◆ SET TASK ◆
Please reproduce the items below, swapping "nearest" for "closest" wherever it occurs and leaving everything else unchanged.

====

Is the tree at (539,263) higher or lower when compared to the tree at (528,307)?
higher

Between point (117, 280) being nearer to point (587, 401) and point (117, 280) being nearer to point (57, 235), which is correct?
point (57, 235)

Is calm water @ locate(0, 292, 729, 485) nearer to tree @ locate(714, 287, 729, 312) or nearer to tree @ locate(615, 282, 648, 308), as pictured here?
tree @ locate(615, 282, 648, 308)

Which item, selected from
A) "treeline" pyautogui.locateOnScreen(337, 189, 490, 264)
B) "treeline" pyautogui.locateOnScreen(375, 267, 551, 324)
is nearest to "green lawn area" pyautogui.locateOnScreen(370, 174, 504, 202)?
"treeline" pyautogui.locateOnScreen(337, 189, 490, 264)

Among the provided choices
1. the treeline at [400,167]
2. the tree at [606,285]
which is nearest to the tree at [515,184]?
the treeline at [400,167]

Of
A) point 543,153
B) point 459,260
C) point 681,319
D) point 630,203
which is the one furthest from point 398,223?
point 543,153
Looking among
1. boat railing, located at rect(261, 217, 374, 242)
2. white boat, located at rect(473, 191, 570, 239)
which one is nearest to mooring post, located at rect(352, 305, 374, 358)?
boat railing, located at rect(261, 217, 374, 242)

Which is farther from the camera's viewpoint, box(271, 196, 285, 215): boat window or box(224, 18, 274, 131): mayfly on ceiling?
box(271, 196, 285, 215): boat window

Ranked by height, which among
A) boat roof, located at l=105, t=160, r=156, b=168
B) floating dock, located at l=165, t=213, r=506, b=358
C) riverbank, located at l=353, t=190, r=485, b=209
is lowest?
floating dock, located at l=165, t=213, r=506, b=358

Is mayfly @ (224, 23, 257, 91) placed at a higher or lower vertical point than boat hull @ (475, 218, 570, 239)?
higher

====

◆ TASK RESULT ◆
Is the tree at (539,263) higher or lower when compared to the tree at (528,307)?
higher

Between point (117, 280) being nearer to point (587, 401) and point (117, 280) being nearer to point (57, 235), which is correct?
point (57, 235)

Is calm water @ locate(0, 292, 729, 485) nearer to tree @ locate(714, 287, 729, 312) or nearer to tree @ locate(615, 282, 648, 308), as pictured here?
tree @ locate(615, 282, 648, 308)

Which item, selected from
A) "treeline" pyautogui.locateOnScreen(337, 189, 490, 264)
B) "treeline" pyautogui.locateOnScreen(375, 267, 551, 324)
is closest to "green lawn area" pyautogui.locateOnScreen(370, 174, 504, 202)?
"treeline" pyautogui.locateOnScreen(337, 189, 490, 264)

Among the provided choices
1. the treeline at [400,167]
2. the tree at [606,285]
which is closest to the tree at [515,184]?
the treeline at [400,167]

Of
A) point 543,153
B) point 459,260
C) point 681,319
D) point 630,203
which is the one furthest from point 398,223?
point 543,153
Looking among
1. boat railing, located at rect(261, 217, 374, 242)
2. white boat, located at rect(473, 191, 570, 239)
which one is closest to mooring post, located at rect(352, 305, 374, 358)?
boat railing, located at rect(261, 217, 374, 242)

Which is farther from the camera's viewpoint, box(271, 196, 285, 215): boat window or box(224, 18, 274, 131): mayfly on ceiling?
box(271, 196, 285, 215): boat window

Ranked by height, which among
A) boat roof, located at l=105, t=160, r=156, b=168
B) floating dock, located at l=165, t=213, r=506, b=358
C) riverbank, located at l=353, t=190, r=485, b=209
is lowest?
floating dock, located at l=165, t=213, r=506, b=358

Is mayfly @ (224, 23, 257, 91) placed at a higher or lower vertical point than boat hull @ (475, 218, 570, 239)?
higher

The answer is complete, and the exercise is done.